Directions
Copy all of the records below verbatim, line for line.

------------------------------

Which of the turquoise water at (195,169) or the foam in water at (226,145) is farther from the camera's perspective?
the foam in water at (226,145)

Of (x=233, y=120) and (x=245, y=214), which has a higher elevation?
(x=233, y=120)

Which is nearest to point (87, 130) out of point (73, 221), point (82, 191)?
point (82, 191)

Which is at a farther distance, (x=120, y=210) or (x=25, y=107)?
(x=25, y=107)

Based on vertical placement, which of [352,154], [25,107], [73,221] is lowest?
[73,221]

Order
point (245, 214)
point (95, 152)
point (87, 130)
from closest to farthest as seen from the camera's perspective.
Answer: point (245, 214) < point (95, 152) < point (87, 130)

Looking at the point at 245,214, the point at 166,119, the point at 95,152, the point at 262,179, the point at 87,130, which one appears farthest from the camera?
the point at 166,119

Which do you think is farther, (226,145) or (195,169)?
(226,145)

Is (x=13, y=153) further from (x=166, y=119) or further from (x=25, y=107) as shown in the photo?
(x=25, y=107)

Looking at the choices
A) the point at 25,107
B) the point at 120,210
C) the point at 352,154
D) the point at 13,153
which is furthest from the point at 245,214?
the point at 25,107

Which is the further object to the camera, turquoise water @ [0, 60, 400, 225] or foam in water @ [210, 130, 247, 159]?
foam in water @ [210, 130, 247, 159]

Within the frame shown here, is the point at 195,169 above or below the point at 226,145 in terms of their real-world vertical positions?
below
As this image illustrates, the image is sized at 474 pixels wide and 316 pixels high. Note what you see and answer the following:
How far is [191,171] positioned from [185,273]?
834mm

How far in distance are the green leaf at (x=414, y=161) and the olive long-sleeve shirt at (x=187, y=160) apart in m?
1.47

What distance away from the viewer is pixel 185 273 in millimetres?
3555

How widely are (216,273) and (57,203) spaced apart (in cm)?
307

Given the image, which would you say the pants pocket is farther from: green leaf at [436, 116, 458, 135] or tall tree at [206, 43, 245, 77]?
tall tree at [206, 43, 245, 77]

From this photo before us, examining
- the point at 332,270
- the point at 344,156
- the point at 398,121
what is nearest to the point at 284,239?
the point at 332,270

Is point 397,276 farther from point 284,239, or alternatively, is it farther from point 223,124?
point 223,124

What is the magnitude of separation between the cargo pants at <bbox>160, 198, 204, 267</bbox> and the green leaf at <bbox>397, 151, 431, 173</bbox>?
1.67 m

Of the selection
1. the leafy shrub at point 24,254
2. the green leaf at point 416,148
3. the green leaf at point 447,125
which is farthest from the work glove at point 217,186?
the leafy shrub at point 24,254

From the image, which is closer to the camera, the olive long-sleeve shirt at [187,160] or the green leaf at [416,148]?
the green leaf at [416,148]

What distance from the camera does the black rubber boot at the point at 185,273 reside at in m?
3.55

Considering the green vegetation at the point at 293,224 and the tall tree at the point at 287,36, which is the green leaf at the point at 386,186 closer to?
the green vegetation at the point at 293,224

------------------------------

Task response
Which of the turquoise water at (195,169) or the foam in water at (226,145) is farther from the camera's perspective?
the foam in water at (226,145)

Of (x=233, y=120) and (x=245, y=214), which has a higher elevation?
(x=233, y=120)

Which is nearest to point (87, 130) out of point (73, 221), point (82, 191)?
point (82, 191)

Which is at a farther distance, (x=120, y=210) or (x=25, y=107)?
(x=25, y=107)

Based on vertical placement, which of [352,154], [25,107], [73,221] is lowest?
[73,221]

Order
point (245, 214)
point (95, 152)
point (87, 130)
from closest to farthest as seen from the camera's perspective.
Answer: point (245, 214) < point (95, 152) < point (87, 130)

Looking at the point at 245,214, the point at 166,119, the point at 95,152, the point at 262,179, the point at 87,130, which one appears farthest from the camera?
the point at 166,119

Which do you think is farther, (226,145) or (195,169)?
(226,145)

Is (x=13, y=153) further from (x=166, y=119) or further from (x=25, y=107) as shown in the photo?
(x=25, y=107)

Looking at the choices
A) the point at 25,107
B) the point at 120,210
C) the point at 352,154
D) the point at 13,153
which is furthest from the point at 245,214?
the point at 25,107

Which is the further object to the camera, turquoise water @ [0, 60, 400, 225] or foam in water @ [210, 130, 247, 159]?
foam in water @ [210, 130, 247, 159]

Within the frame shown here, is the point at 195,169 above or below the point at 226,145 in terms of their real-world vertical positions?
below
As this image illustrates, the image is sized at 474 pixels wide and 316 pixels high. Note what you see and answer the following:
How far is [191,171] positioned from [185,273]?
834mm

How far in distance are the green leaf at (x=414, y=161) and the olive long-sleeve shirt at (x=187, y=160) apart in m?
1.47

What distance away from the viewer is pixel 185 273 in millimetres?
3555

How widely are (216,273) and (57,203) spaced apart (in cm)?
307

Given the image, which would you say the pants pocket is farther from: green leaf at [436, 116, 458, 135] or tall tree at [206, 43, 245, 77]?
tall tree at [206, 43, 245, 77]

From this photo before us, examining
- the point at 332,270
- the point at 344,156
- the point at 398,121
what is nearest to the point at 284,239?
the point at 332,270

Is point 397,276 farther from point 284,239, or alternatively, is it farther from point 223,124?
point 223,124

What is the magnitude of separation between the cargo pants at <bbox>160, 198, 204, 267</bbox> and the green leaf at <bbox>397, 151, 431, 173</bbox>?
1.67 m

Of the selection
1. the leafy shrub at point 24,254
2. the green leaf at point 416,148
3. the green leaf at point 447,125
which is farthest from the work glove at point 217,186?
the leafy shrub at point 24,254

From the image, which is closer to the camera, the olive long-sleeve shirt at [187,160] or the green leaf at [416,148]?
the green leaf at [416,148]

What distance from the camera does the black rubber boot at the point at 185,273 reside at in m?
3.55

Considering the green vegetation at the point at 293,224 and the tall tree at the point at 287,36, which is the green leaf at the point at 386,186 closer to?
the green vegetation at the point at 293,224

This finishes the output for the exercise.